Today's poem


FACE THE STRAIN by Joolz Sparkes
published by AGAINST THE GRAIN POETRY PRESS
(ISBN: 978-1-73-916840-7)     £6.00




This pamphlet FACE THE STRAIN is written by the Londoner poet Joolz Sparkes, born and raised in the UK. As in the poetry book London Undercurrents (written with Hilaire), the verse stage in the pamphlet is set in London with love and hate. The title serves as a metaphor for Sparkes’s daily life there as a working woman. I, as a freelance translator, can strongly sympathize with her works and feel keenly what she is fighting in society.

The collection covers various forms, i.e., formal poem (‘We’re trying to stop, honest’ with rich cacophony) to concrete poem (‘No title’ with irony). Through it, the current social issues such as diversity and gender are expressed with her own lyricism.
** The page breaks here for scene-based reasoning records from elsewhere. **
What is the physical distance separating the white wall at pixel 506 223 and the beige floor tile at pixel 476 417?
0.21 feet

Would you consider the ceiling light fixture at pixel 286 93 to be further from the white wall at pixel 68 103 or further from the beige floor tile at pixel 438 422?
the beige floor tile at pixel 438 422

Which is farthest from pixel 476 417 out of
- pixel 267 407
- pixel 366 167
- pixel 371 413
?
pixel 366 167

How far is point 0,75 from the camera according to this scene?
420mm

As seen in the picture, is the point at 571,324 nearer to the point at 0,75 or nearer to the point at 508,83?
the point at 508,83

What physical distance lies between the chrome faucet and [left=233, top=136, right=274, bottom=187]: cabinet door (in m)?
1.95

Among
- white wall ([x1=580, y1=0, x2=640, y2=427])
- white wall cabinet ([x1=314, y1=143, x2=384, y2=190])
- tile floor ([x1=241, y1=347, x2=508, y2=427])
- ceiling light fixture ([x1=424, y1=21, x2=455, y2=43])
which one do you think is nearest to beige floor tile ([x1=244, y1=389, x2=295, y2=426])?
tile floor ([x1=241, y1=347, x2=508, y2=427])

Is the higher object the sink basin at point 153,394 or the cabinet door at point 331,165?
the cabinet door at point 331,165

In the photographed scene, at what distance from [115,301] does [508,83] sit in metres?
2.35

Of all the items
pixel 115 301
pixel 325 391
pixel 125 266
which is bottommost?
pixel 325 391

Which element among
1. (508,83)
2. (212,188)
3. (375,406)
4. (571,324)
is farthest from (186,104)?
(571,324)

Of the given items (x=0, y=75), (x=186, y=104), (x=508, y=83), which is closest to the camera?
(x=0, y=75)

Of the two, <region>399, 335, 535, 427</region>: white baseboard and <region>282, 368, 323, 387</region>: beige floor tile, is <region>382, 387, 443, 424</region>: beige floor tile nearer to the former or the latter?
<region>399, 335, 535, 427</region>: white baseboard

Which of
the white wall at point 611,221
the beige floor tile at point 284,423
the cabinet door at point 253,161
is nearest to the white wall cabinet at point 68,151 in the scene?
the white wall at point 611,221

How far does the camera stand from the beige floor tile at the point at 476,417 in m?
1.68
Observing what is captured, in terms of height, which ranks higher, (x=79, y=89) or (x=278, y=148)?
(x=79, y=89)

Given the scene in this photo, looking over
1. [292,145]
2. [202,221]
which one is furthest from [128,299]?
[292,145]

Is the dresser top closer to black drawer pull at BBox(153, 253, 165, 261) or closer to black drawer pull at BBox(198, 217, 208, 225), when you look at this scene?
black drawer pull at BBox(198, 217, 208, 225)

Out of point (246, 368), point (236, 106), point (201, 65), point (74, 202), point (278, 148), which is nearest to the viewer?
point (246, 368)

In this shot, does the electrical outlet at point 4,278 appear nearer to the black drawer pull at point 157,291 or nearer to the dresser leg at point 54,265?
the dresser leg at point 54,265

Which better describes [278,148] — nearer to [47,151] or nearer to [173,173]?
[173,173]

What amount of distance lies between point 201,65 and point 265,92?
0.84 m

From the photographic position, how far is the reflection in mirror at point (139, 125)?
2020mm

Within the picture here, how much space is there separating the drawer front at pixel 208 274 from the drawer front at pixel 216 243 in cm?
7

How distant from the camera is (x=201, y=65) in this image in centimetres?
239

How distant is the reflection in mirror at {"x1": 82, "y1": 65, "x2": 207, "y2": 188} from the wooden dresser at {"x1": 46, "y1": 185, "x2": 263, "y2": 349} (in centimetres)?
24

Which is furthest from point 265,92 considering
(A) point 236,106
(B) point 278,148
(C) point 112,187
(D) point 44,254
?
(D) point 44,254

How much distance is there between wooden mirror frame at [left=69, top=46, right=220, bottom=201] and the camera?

From that perspective, it includes works that could be described as political, reiterated as in the previous book.

What is most impressive for me is ‘O World, who shall we be now?’. The poem is after the Japanese poet Noriko Ibaragi’s “When I was at my most beautiful“ (わたしが一番きれいだったとき). In individual stanzas, the line “When we were at our most …” immediately reminds me of Ibaragi’s poem title as anaphora. In addition, each stanza is a snapshot as verse with a critique of society or mankind, echoing her thoughts. Japanese people of a slightly older generation remember Pete Seeger's English translation music. Alternatively, not a song, there is a brilliant translation of Noriko Ibaragi by Andrew Houwen and Peter Robinson. (Noriko Ibaragi, Your Own Sensitivity: Selected Poems trans. Andrew Houwen and Peter Robinson will be published by Two Rivers Press in 2023 https://bit.ly/3HnRVjA).



          O World, who shall we be now?
          
          When we were at our most loving,
          tube escalators were snogging couples
          and no one got knifed on London Bridge.
     
          When we were at our most hopeful,
          change rolled statues to the dockside
          and every slaveowner was you and me.
          
          When we were at our most disappointing,
          VIRUS was an acronym for poverty
          and the people we threw away were essential.
     
          When we were at our most deadly,
          masks were anxious smiles
          and everyone was dying for a hug.
     
          When we were at our most stupid,
          vehicles were carbon depletions
          and everyone was a frequent flyer.
          
          When we were at our most destructive,
          life was a continuation of all that went before
          and nothing changed for anyone.
 


Moreover, I would like to tell about my favorite poem ‘Notes on a table’. The brief poem seems to be a thread of scribblings or fragments. With such an expression, I imagine her missing, mixed feelings on a table at a pub like THE ALBION in Islington.



          Notes on a table
          
          In red biro on the surface
          someone has scribbled:
          Tax year 2011/12.
          I can feel your empty chair
          pushed to one side,
          your goodbye, hanging.
          A mundane defacement.
          Our last meal,
          such casual vandalism.



The last poem ‘the loop will go on’ represents the circulation of the life of human beings. Here, for me, French philosopher Simone Weil’s saying ‘The future is made of the same stuff as the present.’ is overlapped with the poem. The last word “and” indicates “non full-stop” or “to be continued”, that is, getting better or worse depends on us. Sure, her life and poetry will go on.